Reese Næsborg and Cameron Williams of UC Berkeley climbing an old-growth Douglas fir. Photo by Tonatiuh Trejo-Cantwell
Reese Næsborg and Cameron Williams of UC Berkeley climbing an old-growth Douglas fir. Photo by Tonatiuh Trejo-Cantwell
Redwoods are in the news this week, reminding the world once again that Earth’s tallest trees are truly ecosystems in their own right. Teeming with life from quite literally their roots to their highest leaves, the magnificent coast redwoods are home to hundreds of other species. With the pioneering redwood canopy research that began in the 1990s with Professor Stephen Sillett at Humboldt State University, we continue to learn and understand more about the lichens, mosses, ferns, and wildlife that reside hundreds of feet off the ground every year. New discoveries about the diversity of life in the redwood canopy are made possible due to  the scientists who carefully ascend into the forest canopy to meticulously catalogue the array species that need our protection along with the coast redwoods trees themselves.

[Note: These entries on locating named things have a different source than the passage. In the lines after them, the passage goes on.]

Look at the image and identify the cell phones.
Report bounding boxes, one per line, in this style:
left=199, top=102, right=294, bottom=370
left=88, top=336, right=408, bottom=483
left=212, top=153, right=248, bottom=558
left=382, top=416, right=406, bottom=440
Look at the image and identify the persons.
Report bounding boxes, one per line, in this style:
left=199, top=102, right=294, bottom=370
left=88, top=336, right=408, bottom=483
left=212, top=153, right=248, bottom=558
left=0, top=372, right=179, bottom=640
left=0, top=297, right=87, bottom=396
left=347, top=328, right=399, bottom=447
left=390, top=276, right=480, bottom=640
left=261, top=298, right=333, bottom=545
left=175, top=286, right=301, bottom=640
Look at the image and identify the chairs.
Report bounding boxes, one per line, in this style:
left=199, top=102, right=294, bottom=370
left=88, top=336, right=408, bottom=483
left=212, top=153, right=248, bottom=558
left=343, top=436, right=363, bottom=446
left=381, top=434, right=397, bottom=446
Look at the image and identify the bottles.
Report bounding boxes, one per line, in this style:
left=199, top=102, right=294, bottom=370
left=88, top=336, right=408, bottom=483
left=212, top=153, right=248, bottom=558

As the recent NYT article (external link) describes, Save the Redwoods League sponsored Dr. Rikke Reese Næsborg to help California State Parks better understand the lichen community in redwoods of Armstrong Woods SNR, Big Basin Redwoods SP, and Pfeiffer Big Sur SP. This collaboration started at Muir Woods National Monument in 2014, when Dr. Næsborg collaborated with a team of redwood canopy biologists to document the lichen of Cathedral Grove’s canopy.

Next time you hike among the redwoods, look for fallen redwood branches and notice the spectacular variety of lichens that cling to bark. Lichens come in all shapes and sizes and who knows, maybe you’ll discover a species we haven’t yet found!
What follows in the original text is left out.